Excerpt provided –
★ ★ ★ ★

American novelist (1858–1947)

Alice L. MacGowan (December 10, 1858 – March 10, 1947) was an American writer. She and her sister Grace MacGowan Cooke wrote more than 30 novels, about a hundred short stories, and some poetry. Alice produced several best sellers, including Two by Two, that was serialized in the Saturday Evening Post and was published in 1922 in New York under the title The Million Dollar Suitcase.

==Early years==
She was born in Perrysburg, Ohio, the daughter of John Encil MacGowan and Malvina Marie Johnson. The family moved to Chattanooga, Tennessee, where her sister Grace was born. Alice was educated in public schools in addition to being home schooled by her father, a Colonel with the Union Army during the American Civil War and editor of the Chattanooga Times from 1872 to 1903.

Grace married William Benjamin Cooke on February 16, 1887, in Hamilton, Tennessee. They had two children, Helen M. and Katharine (or "Kit").

Alice was living with her sister at Upton Sinclair's Helicon Home Colony in 1907 when it burned to the ground. Both were taken to Englewood Hospital to recover.

==Career==
Alice became a writer of short stories and novels, while collaborating with her sister Grace on most of her works. Together they would write over 30 novels, about a hundred short stories, and some poetry. Alice lived in Texas working as a governess.

In December 1908, the MacGowan sisters, with Helen and Katherine, and their mother moved to the semi-remote colony of artists and literati at Carmel-by-the-Sea, California.

The house is listed on the Carmel Inventory Of Historic Resources.

The sisters apparently avoided the more lascivious activities of this Bohemian enclave because a satirical commentator from the Los Angeles Times placed Alice and Grace in the "social faction" known as the "Eminently Respectables". As if to reinforce this image the Times described a 1911 Carmel Christmas party where Jack London, the MacGowan sisters, and the “diminutive dog” Fluffy Ruffles sat at the same table eating lady fingers. Alice actively supported various local charities as well as the Carmel Arts and Crafts Club, and fought the removal of village trees, the paving of the quaint gravel streets and all “encroachments ... of an advancing civilization.”

The two sisters stopped writing together around 1910.

In May 1914, just two months before the start of the highly publicized William Merritt Chase summer school of art in Carmel, the San Francisco press and the New York Times reported that Alice had been intentionally poisoned at her home. The respected Carmel artist Jennie V. Cannon recounted that there had been several previous attempts to murder Alice, who “was popular with everybody.” The perpetrators were never caught.

★ ★ ★ ★

Directions –
1. Rewrite the Alice MacGowan biography starting with "In December 1908, the" and going on through "at Carmel-by-the-Sea, California.", renaming "Carmel-by-the-Sea" as "Carmel".
2. Based on the Alice MacGowan biography, answer yes or no to each statement and quote the deciding words: (a) Alice MacGowan was born in Chattanooga, Tennessee. (b) The MacGowan sisters stopped writing together around 1910. (c) Those responsible for poisoning Alice were eventually caught.
3. Resume the Alice MacGowan biography after its final sentence.
The material has no connection to the Alice MacGowan biography.

★ ★ ★ ★

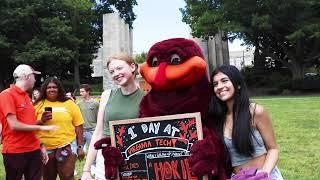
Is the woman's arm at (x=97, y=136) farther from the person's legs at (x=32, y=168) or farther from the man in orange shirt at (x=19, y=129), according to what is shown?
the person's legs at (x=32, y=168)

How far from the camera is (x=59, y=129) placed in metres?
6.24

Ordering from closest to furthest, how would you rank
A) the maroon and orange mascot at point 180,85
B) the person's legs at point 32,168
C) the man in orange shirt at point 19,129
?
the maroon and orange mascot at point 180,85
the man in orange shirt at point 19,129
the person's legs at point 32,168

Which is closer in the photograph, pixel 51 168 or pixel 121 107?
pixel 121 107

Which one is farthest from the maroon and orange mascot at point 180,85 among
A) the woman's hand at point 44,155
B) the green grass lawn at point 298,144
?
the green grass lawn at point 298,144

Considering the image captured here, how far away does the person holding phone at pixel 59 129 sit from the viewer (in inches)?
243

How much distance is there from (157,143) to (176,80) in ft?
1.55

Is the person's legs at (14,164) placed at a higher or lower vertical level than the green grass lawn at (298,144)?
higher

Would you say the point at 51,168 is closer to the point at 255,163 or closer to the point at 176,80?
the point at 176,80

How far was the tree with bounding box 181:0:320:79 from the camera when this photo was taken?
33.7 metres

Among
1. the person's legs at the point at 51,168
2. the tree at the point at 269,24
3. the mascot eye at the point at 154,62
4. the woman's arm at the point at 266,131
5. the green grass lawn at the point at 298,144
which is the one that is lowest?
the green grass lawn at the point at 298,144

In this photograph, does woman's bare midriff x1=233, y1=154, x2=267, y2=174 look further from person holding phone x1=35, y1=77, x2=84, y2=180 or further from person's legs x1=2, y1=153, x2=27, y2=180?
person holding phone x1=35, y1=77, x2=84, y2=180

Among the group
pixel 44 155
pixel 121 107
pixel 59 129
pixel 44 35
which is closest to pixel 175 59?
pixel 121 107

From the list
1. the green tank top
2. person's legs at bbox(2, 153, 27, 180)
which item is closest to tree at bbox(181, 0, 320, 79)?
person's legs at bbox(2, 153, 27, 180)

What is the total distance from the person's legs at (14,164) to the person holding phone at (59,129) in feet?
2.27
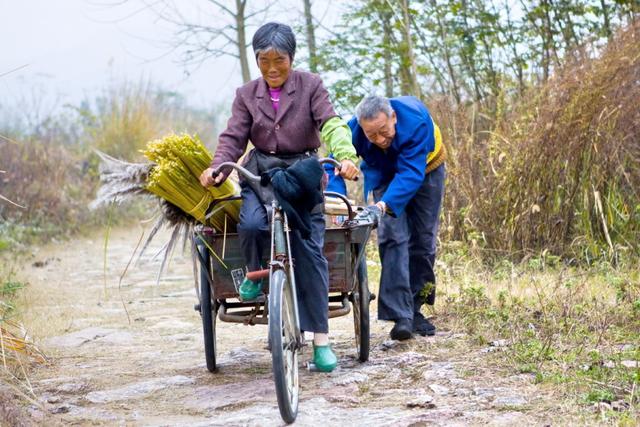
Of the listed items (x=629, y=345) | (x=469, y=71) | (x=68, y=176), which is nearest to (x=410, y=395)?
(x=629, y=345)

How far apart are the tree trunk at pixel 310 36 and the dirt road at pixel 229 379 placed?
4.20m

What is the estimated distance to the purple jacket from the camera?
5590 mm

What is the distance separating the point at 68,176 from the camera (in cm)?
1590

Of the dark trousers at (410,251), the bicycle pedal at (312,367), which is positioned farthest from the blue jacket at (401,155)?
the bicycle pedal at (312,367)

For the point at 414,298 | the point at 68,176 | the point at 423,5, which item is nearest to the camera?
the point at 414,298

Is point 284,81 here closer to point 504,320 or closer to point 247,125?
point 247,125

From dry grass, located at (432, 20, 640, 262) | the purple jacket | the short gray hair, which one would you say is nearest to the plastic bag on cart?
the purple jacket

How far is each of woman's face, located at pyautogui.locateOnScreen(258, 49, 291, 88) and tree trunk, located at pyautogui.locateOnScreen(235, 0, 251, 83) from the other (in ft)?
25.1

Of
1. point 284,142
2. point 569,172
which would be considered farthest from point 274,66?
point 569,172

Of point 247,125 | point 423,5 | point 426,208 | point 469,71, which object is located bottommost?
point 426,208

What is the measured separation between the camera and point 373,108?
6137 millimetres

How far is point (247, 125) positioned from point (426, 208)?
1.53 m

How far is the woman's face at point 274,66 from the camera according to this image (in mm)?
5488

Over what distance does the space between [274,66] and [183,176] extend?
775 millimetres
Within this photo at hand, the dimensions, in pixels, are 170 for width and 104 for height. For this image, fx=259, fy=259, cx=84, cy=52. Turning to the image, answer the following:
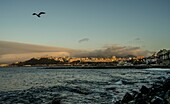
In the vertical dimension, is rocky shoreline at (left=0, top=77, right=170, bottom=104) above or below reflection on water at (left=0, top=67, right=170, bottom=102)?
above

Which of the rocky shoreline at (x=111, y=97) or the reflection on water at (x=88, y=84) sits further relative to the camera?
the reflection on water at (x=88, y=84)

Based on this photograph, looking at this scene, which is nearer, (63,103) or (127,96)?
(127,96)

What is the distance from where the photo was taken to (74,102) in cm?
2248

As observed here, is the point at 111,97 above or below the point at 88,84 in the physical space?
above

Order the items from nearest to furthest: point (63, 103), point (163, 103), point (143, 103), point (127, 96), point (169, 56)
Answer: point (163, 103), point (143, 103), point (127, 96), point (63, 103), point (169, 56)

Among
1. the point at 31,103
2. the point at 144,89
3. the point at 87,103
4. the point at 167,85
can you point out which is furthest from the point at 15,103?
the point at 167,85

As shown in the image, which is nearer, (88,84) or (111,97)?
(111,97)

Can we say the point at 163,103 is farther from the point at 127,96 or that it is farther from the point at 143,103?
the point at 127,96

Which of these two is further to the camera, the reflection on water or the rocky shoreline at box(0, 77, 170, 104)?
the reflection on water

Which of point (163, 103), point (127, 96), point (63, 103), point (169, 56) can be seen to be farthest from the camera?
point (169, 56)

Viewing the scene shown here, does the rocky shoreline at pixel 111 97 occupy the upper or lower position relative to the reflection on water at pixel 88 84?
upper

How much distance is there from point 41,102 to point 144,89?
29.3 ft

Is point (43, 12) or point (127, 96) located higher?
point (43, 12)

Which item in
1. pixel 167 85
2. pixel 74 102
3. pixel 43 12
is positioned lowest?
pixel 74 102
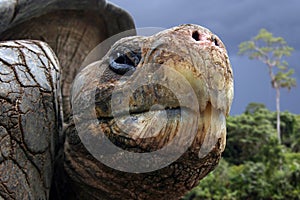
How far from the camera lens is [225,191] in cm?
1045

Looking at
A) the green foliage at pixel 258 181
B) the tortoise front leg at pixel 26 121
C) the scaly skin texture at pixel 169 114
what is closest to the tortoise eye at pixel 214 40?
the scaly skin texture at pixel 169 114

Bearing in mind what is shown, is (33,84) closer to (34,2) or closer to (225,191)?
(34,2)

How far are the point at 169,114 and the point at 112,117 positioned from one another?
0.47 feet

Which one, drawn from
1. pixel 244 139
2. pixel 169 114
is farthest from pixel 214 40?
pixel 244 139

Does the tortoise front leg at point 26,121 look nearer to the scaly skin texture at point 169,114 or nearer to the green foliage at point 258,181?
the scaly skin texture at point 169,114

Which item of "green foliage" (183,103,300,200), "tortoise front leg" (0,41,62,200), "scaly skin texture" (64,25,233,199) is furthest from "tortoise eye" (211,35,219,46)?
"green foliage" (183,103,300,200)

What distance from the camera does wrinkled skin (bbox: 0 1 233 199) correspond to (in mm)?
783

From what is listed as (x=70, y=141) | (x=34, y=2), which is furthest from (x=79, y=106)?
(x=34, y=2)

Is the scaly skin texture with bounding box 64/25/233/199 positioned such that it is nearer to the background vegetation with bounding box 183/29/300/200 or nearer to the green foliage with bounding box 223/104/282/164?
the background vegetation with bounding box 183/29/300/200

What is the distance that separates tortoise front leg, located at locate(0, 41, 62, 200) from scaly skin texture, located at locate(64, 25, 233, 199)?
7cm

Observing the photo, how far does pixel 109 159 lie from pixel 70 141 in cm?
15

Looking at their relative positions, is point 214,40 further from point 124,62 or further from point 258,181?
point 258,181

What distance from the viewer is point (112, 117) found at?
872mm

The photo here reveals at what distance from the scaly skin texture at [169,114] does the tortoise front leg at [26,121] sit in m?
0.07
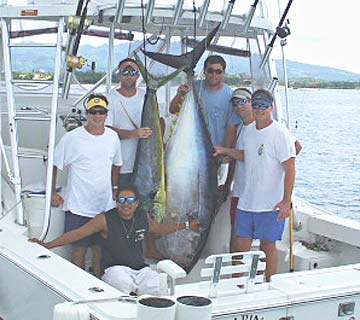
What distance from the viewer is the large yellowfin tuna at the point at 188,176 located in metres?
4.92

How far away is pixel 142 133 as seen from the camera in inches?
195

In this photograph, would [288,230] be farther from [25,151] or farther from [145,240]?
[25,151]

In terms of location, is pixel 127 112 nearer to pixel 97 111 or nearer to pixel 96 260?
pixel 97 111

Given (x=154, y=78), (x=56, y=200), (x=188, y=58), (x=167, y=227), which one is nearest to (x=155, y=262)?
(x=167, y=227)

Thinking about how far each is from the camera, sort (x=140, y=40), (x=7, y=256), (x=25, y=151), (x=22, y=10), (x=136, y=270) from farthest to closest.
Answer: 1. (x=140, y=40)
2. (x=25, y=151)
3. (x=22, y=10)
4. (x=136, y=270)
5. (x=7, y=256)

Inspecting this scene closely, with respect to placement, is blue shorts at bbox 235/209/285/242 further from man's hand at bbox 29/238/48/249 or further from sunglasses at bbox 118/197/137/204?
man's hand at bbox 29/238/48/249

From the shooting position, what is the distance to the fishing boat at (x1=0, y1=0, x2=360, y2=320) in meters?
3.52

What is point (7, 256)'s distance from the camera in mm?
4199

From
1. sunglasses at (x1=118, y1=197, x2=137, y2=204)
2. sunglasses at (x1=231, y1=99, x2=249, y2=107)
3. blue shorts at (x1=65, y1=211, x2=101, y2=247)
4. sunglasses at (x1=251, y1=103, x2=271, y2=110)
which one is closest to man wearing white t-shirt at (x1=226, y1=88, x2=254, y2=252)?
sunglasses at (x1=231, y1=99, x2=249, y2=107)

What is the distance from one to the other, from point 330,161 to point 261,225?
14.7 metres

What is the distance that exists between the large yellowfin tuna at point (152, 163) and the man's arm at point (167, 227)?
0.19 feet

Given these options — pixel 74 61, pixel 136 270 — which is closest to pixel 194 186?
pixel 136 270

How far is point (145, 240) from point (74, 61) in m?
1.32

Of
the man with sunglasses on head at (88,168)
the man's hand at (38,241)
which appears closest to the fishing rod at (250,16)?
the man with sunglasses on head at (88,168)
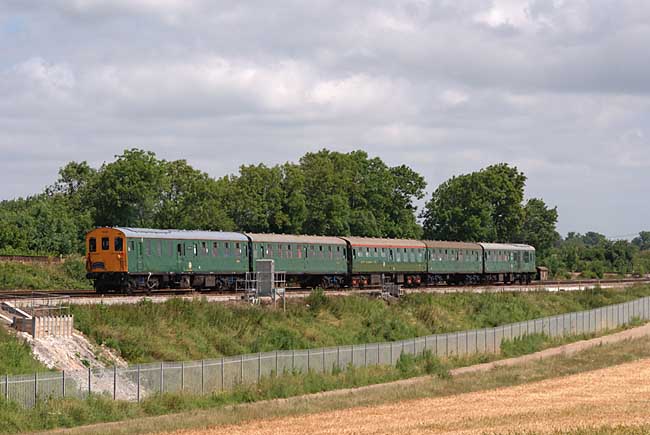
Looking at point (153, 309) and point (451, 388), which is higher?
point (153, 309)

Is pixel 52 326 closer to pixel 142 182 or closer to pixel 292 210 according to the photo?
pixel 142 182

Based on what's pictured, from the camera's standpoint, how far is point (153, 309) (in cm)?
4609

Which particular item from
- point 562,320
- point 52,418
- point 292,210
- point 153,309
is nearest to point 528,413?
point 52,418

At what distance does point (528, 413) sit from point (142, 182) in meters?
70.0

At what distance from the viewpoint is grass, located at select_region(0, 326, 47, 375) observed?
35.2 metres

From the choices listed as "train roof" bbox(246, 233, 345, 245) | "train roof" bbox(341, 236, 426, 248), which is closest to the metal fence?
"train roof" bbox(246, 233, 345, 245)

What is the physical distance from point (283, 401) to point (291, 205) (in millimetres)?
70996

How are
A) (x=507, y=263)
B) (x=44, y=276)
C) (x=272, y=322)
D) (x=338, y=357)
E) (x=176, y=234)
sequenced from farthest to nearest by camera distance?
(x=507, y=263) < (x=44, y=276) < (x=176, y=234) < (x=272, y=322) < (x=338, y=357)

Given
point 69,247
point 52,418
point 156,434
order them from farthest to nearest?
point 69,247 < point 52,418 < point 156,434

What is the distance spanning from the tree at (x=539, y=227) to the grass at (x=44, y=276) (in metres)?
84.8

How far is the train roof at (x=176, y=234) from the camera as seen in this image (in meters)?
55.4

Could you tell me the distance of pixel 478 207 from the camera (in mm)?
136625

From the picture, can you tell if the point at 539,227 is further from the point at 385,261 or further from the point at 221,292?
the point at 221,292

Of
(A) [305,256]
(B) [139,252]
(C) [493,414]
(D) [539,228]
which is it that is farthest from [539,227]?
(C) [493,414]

★ ★ ★ ★

Exercise responses –
1.
In December 1908, the MacGowan sisters, with Helen and Katherine, and their mother moved to the semi-remote colony of artists and literati at Carmel, California.

2.
(a) No: "She was born in Perrysburg, Ohio"
(b) Yes: "The two sisters stopped writing together around 1910."
(c) No: "The perpetrators were never caught."

3.
Carmel proved to be a writer's paradise and Alice produced several best sellers. She co-authored five detective stories with the one-time mayor of Carmel, Perry Newberry (see Bibliography below). Their runaway success, “Two by Two”, was serialized in the Saturday Evening Post and was published in 1922 by Stokes in New York under the title “The Million Dollar Suitcase.” In April 1922 she lectured with Newberry on the "thriller in literature" at Paul Elder's Gallery in San Francisco.

Alice MacGowan--Sole author of at least a dozen books. A worker for many years in the life of Carmel.
 Grace Mac Gowan Cooke--She helped make Carmel history and kept young doing it by turning out a string of children's books. Besides writing to make children happy she is the author of novels and mystery tales, some in collaboration with her sister, Alice MacGowan. Her verse has also been published. One of Carmel's most prolific writers. One of the few who came here to write and DID--we should add: and DOES! Mrs. Cooke came to Carmel in 1908, was first President of the Tennessee Woman's Press Club in 1897 and 1898. She has also given us Kit Cooke for which we are grateful!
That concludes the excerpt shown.